Port denied competitive federal grant for methanol plant dock, roads


The Port of Kalama did not receive federal grant funding it sought to help pay for the dock and roads needed for the proposed $2 billion methanol plant.

The port applied for a $11.5 million Better Utilizing Investments to Leverage Development grant (or BUILD) earlier this year. The U.S. Department of Transportation announced grant winners last week.

Port Executive Director Mark Wilson said the program is competitive and only two projects in Washington were funded in 2018.

“It’s always been something of a long shot, but we always try,” Wilson said.

The port plans to move forward on the project with or without grant funding, Wilson said.

Northwest Innovation Works wants to build the plant on 90 acres on the north end of the Port of Kalama. It would convert natural gas to methanol, a key ingredient in plastics manufacturing, which would be shipped to Asia.

The port plans to build an export dock, new roads to the plant and nearby businesses, as well as a recreation area. The entire project would cost $23 million, and the port would provide $11.5 million in matching funds.

Wilson said the port has applied for the grant funding for four or five years. It will apply again if the program is available next year and if it hasn’t started building by then, he said.

Environmental groups opposing the plant, including Columbia Riverkeeper, Sierra Club, Center for Biological Diversity and Washington Physicians for Social Responsibility, argue the public shouldn’t be paying for something that mainly benefits a private company.

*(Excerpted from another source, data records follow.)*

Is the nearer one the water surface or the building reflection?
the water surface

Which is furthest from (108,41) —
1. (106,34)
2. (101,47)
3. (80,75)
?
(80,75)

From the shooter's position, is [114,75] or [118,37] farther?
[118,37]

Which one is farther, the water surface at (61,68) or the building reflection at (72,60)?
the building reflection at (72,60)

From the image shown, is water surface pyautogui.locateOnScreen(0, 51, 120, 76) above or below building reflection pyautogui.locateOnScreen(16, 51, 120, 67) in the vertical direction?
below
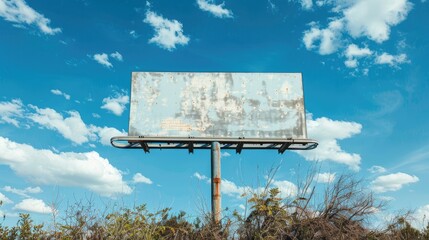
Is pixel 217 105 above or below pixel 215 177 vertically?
above

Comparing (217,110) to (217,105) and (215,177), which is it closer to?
(217,105)

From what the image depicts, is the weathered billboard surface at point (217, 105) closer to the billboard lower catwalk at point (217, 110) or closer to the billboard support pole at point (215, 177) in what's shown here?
the billboard lower catwalk at point (217, 110)

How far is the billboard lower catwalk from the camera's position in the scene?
38.0ft

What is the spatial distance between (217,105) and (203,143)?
1.24 meters

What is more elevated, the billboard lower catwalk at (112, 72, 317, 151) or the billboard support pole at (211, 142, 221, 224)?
the billboard lower catwalk at (112, 72, 317, 151)

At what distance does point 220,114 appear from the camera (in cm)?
1181

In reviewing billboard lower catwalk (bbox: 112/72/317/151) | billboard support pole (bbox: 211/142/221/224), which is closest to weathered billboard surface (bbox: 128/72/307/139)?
billboard lower catwalk (bbox: 112/72/317/151)

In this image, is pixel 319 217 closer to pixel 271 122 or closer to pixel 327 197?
pixel 327 197

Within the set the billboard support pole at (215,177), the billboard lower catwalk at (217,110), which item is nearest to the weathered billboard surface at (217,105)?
the billboard lower catwalk at (217,110)

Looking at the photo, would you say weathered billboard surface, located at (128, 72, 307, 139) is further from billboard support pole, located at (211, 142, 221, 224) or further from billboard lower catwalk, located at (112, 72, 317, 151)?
billboard support pole, located at (211, 142, 221, 224)

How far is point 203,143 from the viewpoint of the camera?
1166 cm

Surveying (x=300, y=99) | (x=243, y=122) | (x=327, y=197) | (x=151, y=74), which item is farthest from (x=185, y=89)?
(x=327, y=197)

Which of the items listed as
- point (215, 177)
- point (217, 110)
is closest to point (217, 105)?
point (217, 110)

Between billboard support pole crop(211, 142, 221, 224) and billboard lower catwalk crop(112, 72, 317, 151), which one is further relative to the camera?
billboard lower catwalk crop(112, 72, 317, 151)
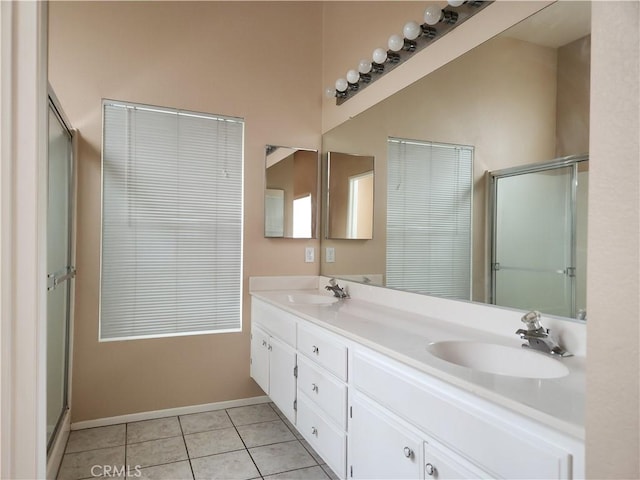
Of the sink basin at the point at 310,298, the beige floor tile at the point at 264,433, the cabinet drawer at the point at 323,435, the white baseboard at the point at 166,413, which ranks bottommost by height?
the beige floor tile at the point at 264,433

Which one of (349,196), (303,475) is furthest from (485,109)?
(303,475)

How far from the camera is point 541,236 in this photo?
1.45 meters

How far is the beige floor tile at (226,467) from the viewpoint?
1997 mm

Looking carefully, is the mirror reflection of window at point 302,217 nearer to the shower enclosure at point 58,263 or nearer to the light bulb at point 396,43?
the light bulb at point 396,43

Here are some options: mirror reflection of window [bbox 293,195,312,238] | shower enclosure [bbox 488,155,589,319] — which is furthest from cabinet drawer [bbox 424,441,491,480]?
mirror reflection of window [bbox 293,195,312,238]

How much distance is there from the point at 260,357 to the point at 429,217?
1408mm

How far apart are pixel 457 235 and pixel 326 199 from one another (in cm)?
136

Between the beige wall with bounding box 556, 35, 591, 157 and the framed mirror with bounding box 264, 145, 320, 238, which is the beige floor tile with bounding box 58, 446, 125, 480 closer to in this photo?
the framed mirror with bounding box 264, 145, 320, 238

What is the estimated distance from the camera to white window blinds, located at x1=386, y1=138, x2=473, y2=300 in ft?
5.86

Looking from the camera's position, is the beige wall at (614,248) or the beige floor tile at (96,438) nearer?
the beige wall at (614,248)

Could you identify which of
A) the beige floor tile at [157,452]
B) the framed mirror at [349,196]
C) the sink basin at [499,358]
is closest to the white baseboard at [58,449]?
the beige floor tile at [157,452]

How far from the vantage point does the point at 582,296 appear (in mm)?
1298

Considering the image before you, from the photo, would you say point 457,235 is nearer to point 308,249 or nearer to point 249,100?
point 308,249

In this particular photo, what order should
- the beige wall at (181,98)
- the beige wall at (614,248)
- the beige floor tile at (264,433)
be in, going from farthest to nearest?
1. the beige wall at (181,98)
2. the beige floor tile at (264,433)
3. the beige wall at (614,248)
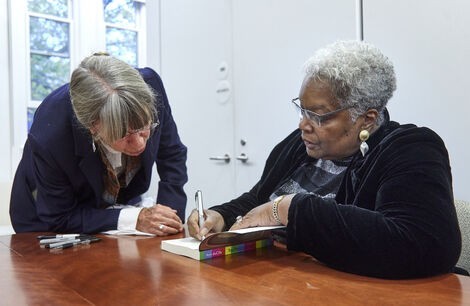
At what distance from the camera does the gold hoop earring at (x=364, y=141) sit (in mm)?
1146

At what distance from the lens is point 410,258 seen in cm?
87

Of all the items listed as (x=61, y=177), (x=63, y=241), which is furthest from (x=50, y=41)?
(x=63, y=241)

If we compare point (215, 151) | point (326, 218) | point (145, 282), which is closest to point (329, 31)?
point (215, 151)

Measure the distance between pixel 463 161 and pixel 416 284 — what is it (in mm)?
1264

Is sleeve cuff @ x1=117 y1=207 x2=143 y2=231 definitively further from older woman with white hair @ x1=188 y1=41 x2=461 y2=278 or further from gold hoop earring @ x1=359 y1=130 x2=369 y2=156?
gold hoop earring @ x1=359 y1=130 x2=369 y2=156

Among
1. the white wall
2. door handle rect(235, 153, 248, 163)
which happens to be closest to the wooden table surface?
door handle rect(235, 153, 248, 163)

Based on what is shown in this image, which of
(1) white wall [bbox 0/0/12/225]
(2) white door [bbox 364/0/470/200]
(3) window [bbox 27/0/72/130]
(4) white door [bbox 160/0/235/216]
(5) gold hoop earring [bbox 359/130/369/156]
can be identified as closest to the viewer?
(5) gold hoop earring [bbox 359/130/369/156]

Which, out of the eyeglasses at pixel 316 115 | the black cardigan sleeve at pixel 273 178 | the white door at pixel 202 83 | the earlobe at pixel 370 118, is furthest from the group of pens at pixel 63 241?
the white door at pixel 202 83

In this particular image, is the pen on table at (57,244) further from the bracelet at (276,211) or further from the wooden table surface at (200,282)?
the bracelet at (276,211)

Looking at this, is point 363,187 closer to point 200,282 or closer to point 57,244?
point 200,282

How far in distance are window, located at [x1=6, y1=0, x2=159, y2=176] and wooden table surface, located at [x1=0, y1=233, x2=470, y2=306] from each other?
2.77 m

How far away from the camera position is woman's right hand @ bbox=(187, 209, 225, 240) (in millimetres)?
1221

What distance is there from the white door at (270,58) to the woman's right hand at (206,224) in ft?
4.47

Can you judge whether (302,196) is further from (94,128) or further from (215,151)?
(215,151)
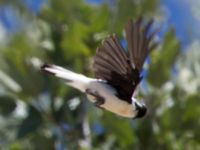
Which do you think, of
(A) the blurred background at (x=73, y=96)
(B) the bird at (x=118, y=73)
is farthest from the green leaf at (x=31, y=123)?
(B) the bird at (x=118, y=73)

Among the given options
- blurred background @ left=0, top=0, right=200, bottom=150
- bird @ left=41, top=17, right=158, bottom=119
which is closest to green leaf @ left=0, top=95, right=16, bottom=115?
blurred background @ left=0, top=0, right=200, bottom=150

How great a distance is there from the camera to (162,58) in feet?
10.9

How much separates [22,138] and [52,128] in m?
0.21

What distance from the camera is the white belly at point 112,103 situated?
915 mm

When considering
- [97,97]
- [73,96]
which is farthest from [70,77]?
[73,96]

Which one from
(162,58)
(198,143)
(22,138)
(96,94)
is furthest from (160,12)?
(96,94)

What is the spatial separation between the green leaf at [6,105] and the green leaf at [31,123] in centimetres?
10

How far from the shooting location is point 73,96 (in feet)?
10.2

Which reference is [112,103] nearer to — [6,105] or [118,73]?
[118,73]

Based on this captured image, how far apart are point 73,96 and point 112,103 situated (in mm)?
2193

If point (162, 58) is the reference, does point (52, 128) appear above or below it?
below

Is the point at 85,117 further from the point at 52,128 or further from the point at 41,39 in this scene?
the point at 41,39

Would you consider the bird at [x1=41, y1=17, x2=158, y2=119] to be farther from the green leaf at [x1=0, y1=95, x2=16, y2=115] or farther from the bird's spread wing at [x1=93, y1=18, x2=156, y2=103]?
the green leaf at [x1=0, y1=95, x2=16, y2=115]

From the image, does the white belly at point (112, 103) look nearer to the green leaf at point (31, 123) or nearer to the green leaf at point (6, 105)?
the green leaf at point (31, 123)
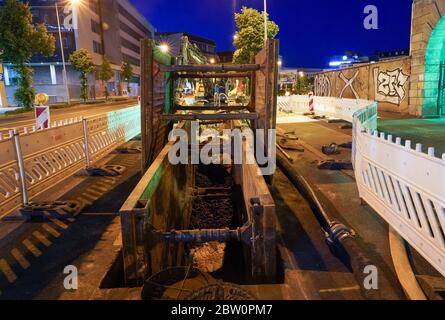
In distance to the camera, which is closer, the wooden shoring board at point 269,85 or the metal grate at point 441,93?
the wooden shoring board at point 269,85

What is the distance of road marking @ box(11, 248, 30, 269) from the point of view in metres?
4.52

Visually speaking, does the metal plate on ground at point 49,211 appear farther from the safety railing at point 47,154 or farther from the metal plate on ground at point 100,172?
the metal plate on ground at point 100,172

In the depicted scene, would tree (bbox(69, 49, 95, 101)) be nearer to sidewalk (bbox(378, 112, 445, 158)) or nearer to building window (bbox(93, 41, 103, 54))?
building window (bbox(93, 41, 103, 54))

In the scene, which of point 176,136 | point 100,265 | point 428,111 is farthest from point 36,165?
point 428,111

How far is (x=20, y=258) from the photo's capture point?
15.5ft

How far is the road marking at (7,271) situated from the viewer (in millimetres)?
4164

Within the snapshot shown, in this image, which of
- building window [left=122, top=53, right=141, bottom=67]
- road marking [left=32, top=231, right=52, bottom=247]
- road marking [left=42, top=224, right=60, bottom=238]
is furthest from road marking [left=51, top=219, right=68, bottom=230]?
building window [left=122, top=53, right=141, bottom=67]

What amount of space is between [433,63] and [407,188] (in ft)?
55.2

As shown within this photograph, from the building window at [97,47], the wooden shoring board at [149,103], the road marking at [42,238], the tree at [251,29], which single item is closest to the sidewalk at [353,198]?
the wooden shoring board at [149,103]

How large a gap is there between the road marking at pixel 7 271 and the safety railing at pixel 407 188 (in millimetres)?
Answer: 4569

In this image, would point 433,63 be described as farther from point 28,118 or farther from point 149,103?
point 28,118

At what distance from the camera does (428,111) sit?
61.4ft

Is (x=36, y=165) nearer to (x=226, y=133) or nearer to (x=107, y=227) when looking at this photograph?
(x=107, y=227)

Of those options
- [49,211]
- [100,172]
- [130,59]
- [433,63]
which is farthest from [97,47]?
[49,211]
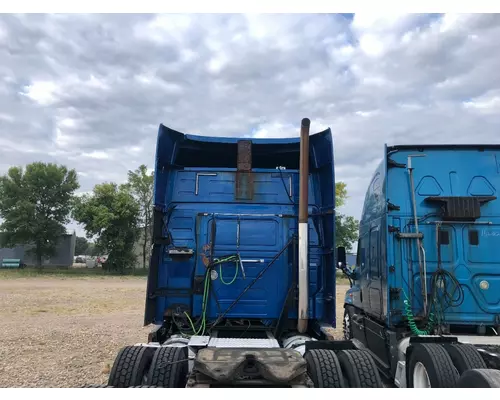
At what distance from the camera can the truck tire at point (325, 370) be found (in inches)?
142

Wilson said it’s not unusual for the port to use grants or other funding to support individual companies unless the grant source specifies otherwise. Multiple companies will benefit from the dock, he said.

Public ports routinely spend money to attract private investment and earn it back through lease payments.

Receiving a grant for the project wouldn’t change the rates NWIW would pay to use the dock, Wilson said. NWIW would pay the port about $4.9 million per year in dockage fees and land lease payments, according to the economic analysis done with the Environmental Impact Statement.

Wilson said the port has been seeking funds for the dock before NWIW was involved. The port will look for other grants for the project but infrastructure grants are uncommon, he said.